Nietzsche kimdir? Nietzsche’nin İslam hakkındaki sözleri…
Nietzsche, tarihin en önemli felsefecilerinin başında gelir. Din, ahlak, modern kültür, felsefe ve bilim üzerine aforizmalarla dolu birçok esere imza atan Nietzsche'nin, İslam'dan övgüyle söz ettiğini biliyor musunuz? Hristiyanlığın tanrısının öldüğünü söyleyen Nietzsche, 19'uncu yüzyıl çağdaş kültürünün, İslam kültürünün yanında son derece "yoksul" ve "oldukça geç kalmış" olduğuna vurgu yapmıştı. Nietzsche, "Haçlılar, aslında önünde diz çökmeleri gereken asil ve yüksek bir kültüre karşı savaş açmışlardı" demişti. Peki, Nietzsche kimdir? Nietzsche'nin İslam hakkındaki sözleri…
Giriş Tarihi: 15.10.2019
10:00
Güncelleme Tarihi: 15.10.2020
09:18
‘TANRI ÖLDÜ’ DEDİ VE BİR DAHA KİLİSEYE GİTMEDİ
20 yaşına geldiği 1864'te, ilahiyat ve filoloji okumak amacıyla Bonn Üniversitesi'nde öğrenimine başladı. Hayatının ailesi tarafından planlamasından memnun olmayan Nietzsche, bir isyan duygusu edindi.
Alışkanlıkları değişti, çekingenliği bırakıp girişkenliğe yeltendi. Bu dönemde "tanrı öldü " düşüncesini edindi. Tatil için eve döndüğünde bir daha kiliseye gitmemeye karar verdi.
O günlerde yaşadığı duygu durumunu bir mektubunda kız kardeşine şu sözlerle açıkladı: "Gönül huzuruna ve mutluluğa kavuşmak istiyorsan inan; yok, hakikatin talebesi olacağım diyorsan sorgula ."
EN ÇOK SCHOPENHAUER'DAN ETKİLENDİ
Sonraki yıl üniversitesini değiştirerek Leipzig'e yerleşti ve klasik filolojiye odaklandı. Nietzsche, Leipzig'de Arthur Schopenhauer'ın "İstem ve Tasarım olarak Dünya " adlı eserini okudu.

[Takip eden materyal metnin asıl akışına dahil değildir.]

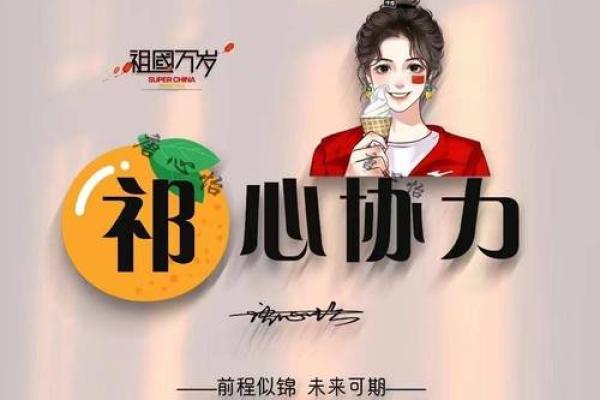 祁姓女孩名字大全-祁姓女孩起名字大全-祁姓名字大全姓名 祁姓女孩名字大全-祁姓女孩起名字大全-祁姓名字大全姓名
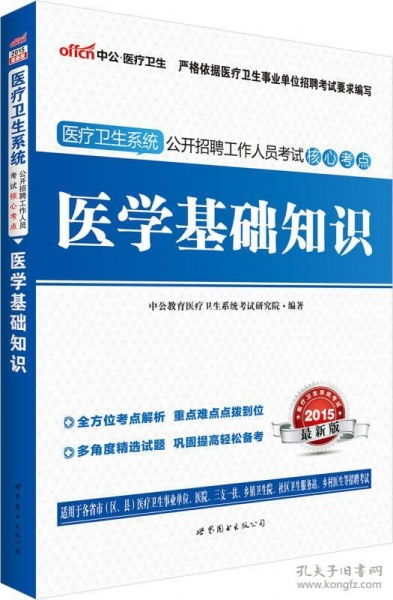 醫學(xué)基礎知識心理學(xué)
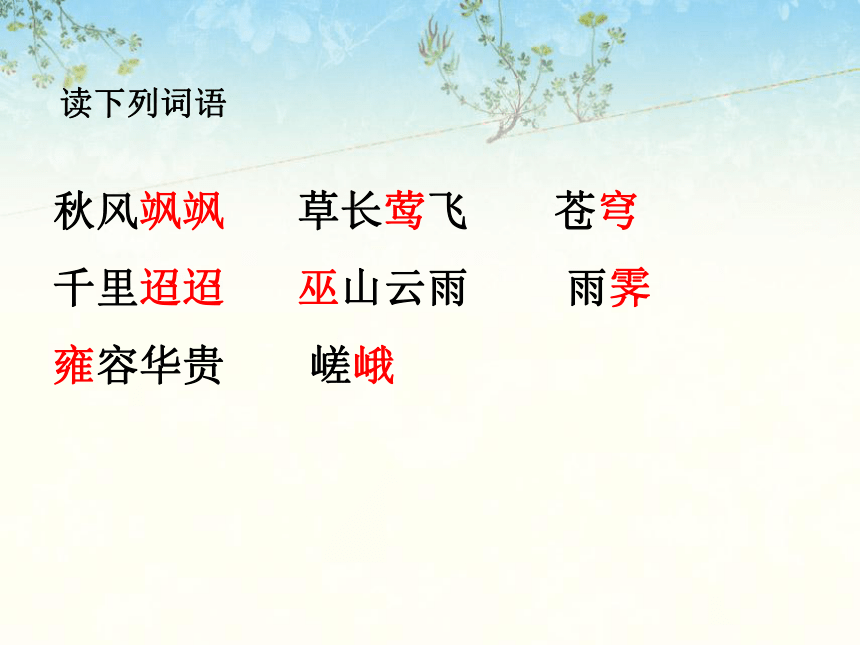 《对子歌二首》课件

Schopenhauer'ın ateizmi, Nietzsche'nin neredeyse tüm yazılarını etkiledi.
"Her satırda kınamanın, feragatın çığlığını duydum; kitapta dünyanın, hayatın ve kendi ruhumun ürkütücü bir sadakatle yansıtıldığı bir ayna gördüm."

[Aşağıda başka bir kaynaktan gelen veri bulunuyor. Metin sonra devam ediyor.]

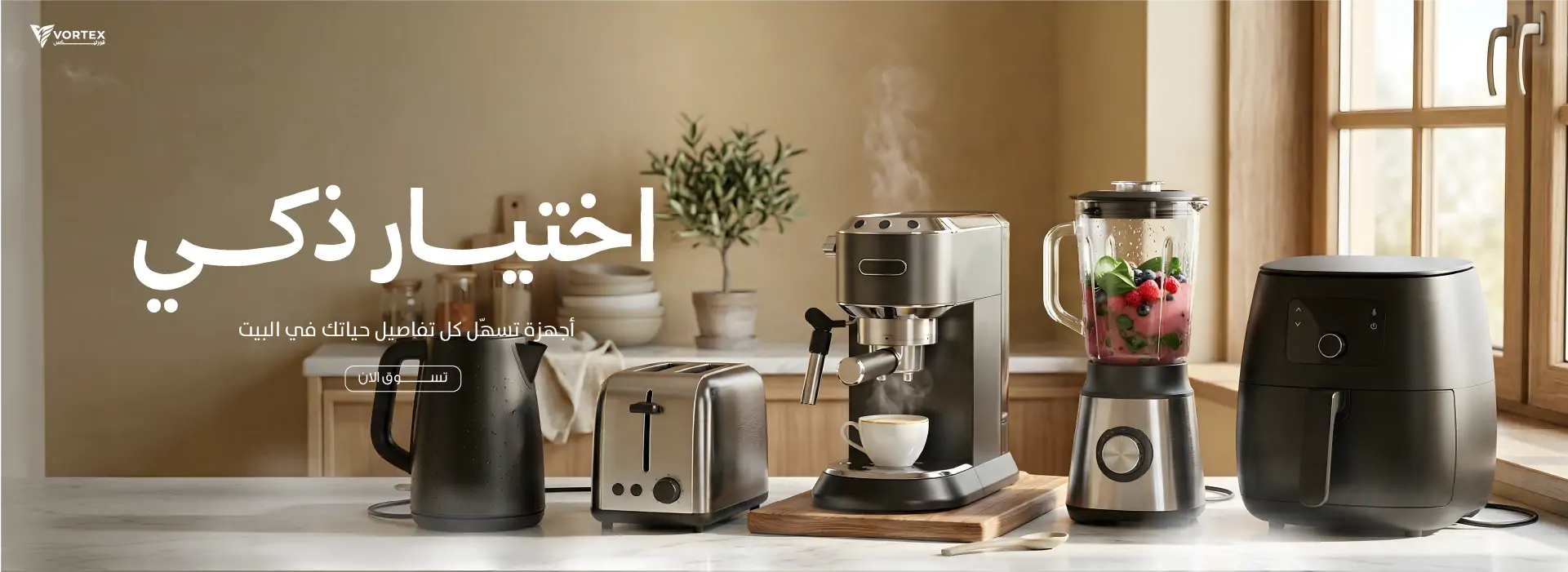 furniture-slideshow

EKSİK OLAN ROL MODELİNİ WAGNER’DA BULDU
1867'de bir yıllığına Prusya ordusuna katılan Nietzsche, geçirdiği kaza sonucu hastaneye kaldırıldı ve terhis edildi. Leipzig'de üniversiteye devam eden Nietzsche, besteci Richard Wagner ile tanıştı.

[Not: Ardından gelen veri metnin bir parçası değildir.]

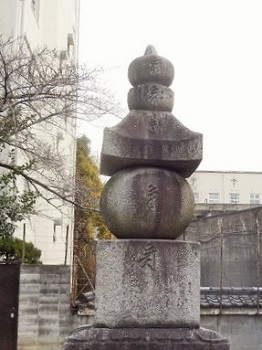 馬塚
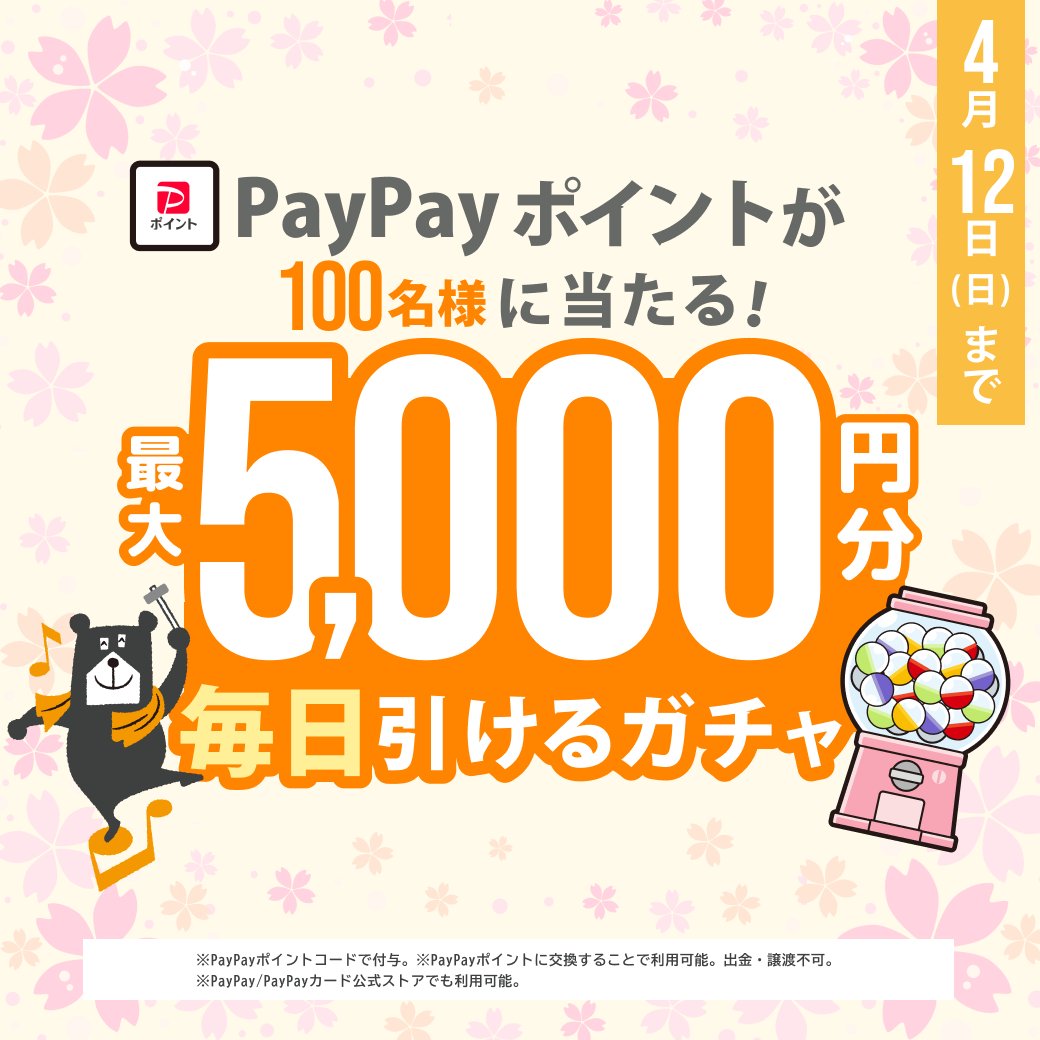 ジョーくん@一条工務店 (@joekun_ichijo) / Posts / X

Babasıyla aynı yaşta olan ve fiziksel olarak ona çok benzeyen Wagner, Nietzsche'nin eksik olan rol modeline uygundu. Wagner'ın Schopenhauer'a olan sevgisini de öğrenince, hayranlığı daha da arttı ve Wagner da Nietzsche'nin bu tavrını kendine yakın buldu.
24 YAŞINDA PROFESÖR UNVANINA SAHİP OLDU
Doktorası olmadığı halde İsviçre'nin Basel Üniversitesi Klasik Filoloji kürsüsünde profesör olarak davet aldığında, henüz 24 yaşındaydı. Filolojiye olumsuz bakmasına rağmen, bu teklifi kabul etti ve Nisan 1869'da göreve başlayan Nietzsche, felsefe derslerine de girdi.
Nietzsche, Basel'de kültür tarihçisi Jacob Burchardt ile tanıştı. Burchardt onunla aynı tinsel duruma sahip olan ve belki de hayatı boyunca saygı duyduğu tek kişiydi.
GÖNÜLLÜ OLARAK CEPHEYE GİTTİ
Nietzsche, Temmuz 1870'te Almanya ve Fransa arasında çıkan savaşa, vatanperverlik duygusuyla gönüllü hasta bakıcısı olmak için başvurdu.
Cephede güçlü düşmanlarla karşılaşan Nietzsche, ilk kez en güçlü ve yüksek yaşama isteminin hayatta kalmak için mücadele etmekte değil, aksine savaş ve egemenlik isteminde yattığı duygusunu edindi. Böylece "Güç İstemi Kuramı" nı oluşturan Nietzsche, ilerleyen zamanlarda bu görüşten uzaklaşsa da, askerliğin etkisini inkâr etmedi.